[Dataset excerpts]
------------

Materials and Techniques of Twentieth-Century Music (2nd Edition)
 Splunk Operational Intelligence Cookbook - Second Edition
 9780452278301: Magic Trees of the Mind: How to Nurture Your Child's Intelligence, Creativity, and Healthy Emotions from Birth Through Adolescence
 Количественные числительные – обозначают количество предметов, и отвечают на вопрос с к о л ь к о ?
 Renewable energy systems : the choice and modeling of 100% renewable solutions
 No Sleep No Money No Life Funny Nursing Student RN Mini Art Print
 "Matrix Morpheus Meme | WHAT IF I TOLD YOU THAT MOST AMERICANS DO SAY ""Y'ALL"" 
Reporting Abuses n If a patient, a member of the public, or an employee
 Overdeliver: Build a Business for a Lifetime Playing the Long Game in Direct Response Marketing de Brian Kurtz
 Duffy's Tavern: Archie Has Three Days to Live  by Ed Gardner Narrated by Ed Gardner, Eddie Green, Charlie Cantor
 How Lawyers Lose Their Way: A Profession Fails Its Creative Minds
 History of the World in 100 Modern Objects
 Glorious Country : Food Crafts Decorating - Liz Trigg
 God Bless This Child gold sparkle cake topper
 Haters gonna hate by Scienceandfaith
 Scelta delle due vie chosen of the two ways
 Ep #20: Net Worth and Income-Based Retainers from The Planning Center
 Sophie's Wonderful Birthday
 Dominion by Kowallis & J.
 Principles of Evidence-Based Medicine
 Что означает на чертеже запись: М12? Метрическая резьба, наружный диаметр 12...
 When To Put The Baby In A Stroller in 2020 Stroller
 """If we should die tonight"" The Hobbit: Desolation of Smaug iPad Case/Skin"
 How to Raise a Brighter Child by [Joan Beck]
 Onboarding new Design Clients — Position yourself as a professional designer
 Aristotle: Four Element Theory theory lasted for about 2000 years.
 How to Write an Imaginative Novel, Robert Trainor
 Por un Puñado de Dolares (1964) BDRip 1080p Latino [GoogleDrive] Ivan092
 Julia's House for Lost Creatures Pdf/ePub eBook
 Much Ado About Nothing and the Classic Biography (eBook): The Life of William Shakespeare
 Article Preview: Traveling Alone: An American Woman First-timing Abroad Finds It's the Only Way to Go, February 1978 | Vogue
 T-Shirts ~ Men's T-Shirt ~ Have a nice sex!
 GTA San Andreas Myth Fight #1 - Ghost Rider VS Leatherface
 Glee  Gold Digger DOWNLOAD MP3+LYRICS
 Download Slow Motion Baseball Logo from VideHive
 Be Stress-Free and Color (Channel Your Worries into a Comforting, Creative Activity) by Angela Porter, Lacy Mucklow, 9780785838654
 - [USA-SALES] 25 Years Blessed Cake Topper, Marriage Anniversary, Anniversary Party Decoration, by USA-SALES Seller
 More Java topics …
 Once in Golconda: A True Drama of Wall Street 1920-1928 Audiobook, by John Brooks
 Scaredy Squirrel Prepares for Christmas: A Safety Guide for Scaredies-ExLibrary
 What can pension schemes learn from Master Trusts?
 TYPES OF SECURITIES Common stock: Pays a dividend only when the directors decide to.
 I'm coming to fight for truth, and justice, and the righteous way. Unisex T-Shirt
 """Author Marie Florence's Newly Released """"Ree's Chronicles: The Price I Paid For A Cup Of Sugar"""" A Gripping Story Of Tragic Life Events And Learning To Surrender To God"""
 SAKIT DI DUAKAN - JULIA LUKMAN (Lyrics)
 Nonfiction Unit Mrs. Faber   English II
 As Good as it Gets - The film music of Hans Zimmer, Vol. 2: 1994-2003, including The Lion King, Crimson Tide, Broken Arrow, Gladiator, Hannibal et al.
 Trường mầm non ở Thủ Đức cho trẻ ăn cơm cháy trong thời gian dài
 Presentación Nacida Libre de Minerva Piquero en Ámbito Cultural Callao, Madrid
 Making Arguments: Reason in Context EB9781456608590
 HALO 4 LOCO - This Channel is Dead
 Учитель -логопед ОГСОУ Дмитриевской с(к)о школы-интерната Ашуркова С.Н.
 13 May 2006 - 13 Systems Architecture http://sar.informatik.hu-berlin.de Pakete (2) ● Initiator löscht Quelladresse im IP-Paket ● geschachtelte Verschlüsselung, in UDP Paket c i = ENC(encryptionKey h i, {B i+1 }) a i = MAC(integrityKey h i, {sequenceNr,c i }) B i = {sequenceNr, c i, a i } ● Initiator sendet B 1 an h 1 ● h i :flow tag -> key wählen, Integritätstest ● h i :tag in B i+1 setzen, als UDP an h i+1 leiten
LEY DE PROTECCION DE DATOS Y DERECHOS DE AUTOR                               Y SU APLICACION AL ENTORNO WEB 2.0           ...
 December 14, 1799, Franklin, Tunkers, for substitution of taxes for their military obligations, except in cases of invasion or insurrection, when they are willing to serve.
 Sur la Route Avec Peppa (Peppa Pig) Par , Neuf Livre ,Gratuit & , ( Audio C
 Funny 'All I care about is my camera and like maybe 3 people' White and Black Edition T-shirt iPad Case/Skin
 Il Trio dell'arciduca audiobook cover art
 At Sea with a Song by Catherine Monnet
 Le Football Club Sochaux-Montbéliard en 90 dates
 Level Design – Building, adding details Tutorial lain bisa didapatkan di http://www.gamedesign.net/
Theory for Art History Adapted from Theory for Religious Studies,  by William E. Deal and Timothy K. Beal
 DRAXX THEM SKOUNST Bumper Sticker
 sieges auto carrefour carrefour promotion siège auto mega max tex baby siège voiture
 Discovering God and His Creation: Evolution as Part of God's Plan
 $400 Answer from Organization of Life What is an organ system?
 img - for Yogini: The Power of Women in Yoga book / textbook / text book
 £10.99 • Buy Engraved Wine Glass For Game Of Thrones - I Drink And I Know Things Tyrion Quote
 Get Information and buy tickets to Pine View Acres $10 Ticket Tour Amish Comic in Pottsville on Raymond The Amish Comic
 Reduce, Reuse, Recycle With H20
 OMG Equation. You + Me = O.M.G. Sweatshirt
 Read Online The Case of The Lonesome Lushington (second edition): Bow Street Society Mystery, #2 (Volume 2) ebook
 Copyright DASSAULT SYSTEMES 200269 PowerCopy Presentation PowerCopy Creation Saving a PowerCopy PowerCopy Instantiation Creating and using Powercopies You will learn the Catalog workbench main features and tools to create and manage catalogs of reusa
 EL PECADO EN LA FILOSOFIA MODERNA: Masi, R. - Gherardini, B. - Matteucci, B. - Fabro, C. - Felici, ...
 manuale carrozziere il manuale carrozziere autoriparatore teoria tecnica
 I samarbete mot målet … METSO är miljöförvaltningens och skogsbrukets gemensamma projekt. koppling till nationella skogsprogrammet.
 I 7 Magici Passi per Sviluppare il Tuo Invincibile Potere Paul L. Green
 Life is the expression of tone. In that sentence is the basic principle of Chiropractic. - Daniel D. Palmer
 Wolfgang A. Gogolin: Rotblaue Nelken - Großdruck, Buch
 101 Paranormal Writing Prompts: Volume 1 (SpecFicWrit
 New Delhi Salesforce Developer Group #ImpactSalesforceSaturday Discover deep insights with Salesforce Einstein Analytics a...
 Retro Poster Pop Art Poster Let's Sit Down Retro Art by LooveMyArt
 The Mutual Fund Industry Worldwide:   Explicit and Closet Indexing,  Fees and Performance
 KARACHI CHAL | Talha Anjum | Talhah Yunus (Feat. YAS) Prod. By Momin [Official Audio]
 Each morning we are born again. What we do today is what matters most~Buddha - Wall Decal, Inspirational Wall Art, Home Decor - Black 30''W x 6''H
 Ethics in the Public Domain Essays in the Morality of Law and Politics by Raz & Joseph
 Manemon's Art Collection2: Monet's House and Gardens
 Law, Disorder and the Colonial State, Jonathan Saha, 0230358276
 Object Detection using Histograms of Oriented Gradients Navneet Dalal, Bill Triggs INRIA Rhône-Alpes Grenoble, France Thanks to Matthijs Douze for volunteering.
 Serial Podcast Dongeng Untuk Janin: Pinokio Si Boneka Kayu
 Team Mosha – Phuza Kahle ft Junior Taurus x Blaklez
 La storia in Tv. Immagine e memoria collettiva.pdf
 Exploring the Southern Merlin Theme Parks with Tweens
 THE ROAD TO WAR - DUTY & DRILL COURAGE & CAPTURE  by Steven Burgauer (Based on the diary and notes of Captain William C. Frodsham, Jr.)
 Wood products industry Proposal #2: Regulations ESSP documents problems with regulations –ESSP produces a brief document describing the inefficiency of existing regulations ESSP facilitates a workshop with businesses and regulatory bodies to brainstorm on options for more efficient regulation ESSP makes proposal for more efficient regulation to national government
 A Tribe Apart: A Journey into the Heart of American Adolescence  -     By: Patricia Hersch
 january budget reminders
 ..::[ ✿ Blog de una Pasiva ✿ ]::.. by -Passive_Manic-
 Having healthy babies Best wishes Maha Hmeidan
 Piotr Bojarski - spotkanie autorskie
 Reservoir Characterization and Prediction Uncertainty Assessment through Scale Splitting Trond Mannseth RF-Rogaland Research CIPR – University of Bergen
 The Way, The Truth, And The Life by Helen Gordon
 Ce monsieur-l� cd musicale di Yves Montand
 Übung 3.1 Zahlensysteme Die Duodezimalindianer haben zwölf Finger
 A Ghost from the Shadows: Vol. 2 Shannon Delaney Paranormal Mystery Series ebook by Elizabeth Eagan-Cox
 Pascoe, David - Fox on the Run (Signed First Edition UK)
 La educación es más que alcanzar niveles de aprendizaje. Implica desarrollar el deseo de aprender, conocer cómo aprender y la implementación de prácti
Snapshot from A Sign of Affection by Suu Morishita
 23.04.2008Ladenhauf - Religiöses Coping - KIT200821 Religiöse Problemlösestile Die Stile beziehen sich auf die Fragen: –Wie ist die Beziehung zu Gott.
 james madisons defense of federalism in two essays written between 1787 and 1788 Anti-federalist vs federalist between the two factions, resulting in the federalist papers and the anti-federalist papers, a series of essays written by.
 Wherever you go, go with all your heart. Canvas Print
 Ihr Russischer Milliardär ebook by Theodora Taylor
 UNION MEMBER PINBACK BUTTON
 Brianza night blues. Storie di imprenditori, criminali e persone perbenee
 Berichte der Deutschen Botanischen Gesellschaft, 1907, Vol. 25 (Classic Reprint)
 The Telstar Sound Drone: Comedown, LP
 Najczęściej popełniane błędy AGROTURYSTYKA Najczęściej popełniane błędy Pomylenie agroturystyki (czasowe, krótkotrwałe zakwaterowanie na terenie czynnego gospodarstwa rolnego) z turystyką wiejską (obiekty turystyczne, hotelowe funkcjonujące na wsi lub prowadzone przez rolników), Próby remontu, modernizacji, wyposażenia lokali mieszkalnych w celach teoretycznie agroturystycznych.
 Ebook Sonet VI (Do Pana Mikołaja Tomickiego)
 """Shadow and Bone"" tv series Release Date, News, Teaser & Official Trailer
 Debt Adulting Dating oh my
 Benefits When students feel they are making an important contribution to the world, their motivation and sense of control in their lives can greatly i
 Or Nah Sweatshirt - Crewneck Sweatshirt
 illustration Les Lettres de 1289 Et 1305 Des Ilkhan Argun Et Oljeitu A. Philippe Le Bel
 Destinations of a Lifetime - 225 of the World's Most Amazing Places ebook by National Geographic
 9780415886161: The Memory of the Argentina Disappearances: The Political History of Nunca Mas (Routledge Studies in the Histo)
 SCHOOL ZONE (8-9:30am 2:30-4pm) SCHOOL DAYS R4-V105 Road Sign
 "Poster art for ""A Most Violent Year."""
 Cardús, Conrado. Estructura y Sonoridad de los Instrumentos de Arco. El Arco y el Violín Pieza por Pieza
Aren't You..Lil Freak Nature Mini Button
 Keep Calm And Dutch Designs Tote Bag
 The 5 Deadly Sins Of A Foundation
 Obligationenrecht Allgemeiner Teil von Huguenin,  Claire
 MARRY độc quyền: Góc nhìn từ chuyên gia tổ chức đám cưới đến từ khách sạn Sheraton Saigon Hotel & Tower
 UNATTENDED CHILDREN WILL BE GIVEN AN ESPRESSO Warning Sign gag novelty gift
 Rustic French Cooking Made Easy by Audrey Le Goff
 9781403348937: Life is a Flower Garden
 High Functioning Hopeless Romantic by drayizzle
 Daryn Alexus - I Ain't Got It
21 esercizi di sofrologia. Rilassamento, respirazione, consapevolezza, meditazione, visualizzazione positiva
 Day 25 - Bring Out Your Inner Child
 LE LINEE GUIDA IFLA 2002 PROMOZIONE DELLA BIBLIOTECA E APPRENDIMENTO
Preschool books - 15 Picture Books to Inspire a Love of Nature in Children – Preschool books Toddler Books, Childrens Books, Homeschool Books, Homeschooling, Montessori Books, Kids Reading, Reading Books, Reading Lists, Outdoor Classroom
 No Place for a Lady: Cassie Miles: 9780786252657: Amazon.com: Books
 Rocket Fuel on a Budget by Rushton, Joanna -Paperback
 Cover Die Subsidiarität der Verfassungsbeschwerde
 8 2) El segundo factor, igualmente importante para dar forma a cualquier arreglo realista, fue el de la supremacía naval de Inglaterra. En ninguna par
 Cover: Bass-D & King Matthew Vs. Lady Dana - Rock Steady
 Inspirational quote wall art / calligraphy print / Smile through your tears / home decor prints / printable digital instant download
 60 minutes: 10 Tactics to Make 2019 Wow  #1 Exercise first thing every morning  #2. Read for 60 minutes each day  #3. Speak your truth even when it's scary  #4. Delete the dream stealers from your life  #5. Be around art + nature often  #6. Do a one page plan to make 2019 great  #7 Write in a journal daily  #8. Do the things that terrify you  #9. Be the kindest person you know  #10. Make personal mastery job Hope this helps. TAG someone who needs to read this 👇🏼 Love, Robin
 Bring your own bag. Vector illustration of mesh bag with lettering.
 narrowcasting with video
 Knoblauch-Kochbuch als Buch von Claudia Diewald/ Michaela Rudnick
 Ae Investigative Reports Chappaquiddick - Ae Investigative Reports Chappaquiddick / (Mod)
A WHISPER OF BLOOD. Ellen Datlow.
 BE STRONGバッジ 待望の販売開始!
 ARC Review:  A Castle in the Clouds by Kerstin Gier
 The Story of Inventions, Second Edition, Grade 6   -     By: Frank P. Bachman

------------

> **EXERCISE AIM**:
Please transcribe the records exactly from their first line through the line holding "Onboarding new Design", and leave out all others.

> **EXERCISE RESPONSE**:
Materials and Techniques of Twentieth-Century Music (2nd Edition)
 Splunk Operational Intelligence Cookbook - Second Edition
 9780452278301: Magic Trees of the Mind: How to Nurture Your Child's Intelligence, Creativity, and Healthy Emotions from Birth Through Adolescence
 Количественные числительные – обозначают количество предметов, и отвечают на вопрос с к о л ь к о ?
 Renewable energy systems : the choice and modeling of 100% renewable solutions
 No Sleep No Money No Life Funny Nursing Student RN Mini Art Print
 "Matrix Morpheus Meme | WHAT IF I TOLD YOU THAT MOST AMERICANS DO SAY ""Y'ALL"" 
Reporting Abuses n If a patient, a member of the public, or an employee
 Overdeliver: Build a Business for a Lifetime Playing the Long Game in Direct Response Marketing de Brian Kurtz
 Duffy's Tavern: Archie Has Three Days to Live  by Ed Gardner Narrated by Ed Gardner, Eddie Green, Charlie Cantor
 How Lawyers Lose Their Way: A Profession Fails Its Creative Minds
 History of the World in 100 Modern Objects
 Glorious Country : Food Crafts Decorating - Liz Trigg
 God Bless This Child gold sparkle cake topper
 Haters gonna hate by Scienceandfaith
 Scelta delle due vie chosen of the two ways
 Ep #20: Net Worth and Income-Based Retainers from The Planning Center
 Sophie's Wonderful Birthday
 Dominion by Kowallis & J.
 Principles of Evidence-Based Medicine
 Что означает на чертеже запись: М12? Метрическая резьба, наружный диаметр 12...
 When To Put The Baby In A Stroller in 2020 Stroller
 """If we should die tonight"" The Hobbit: Desolation of Smaug iPad Case/Skin"
 How to Raise a Brighter Child by [Joan Beck]
 Onboarding new Design Clients — Position yourself as a professional designer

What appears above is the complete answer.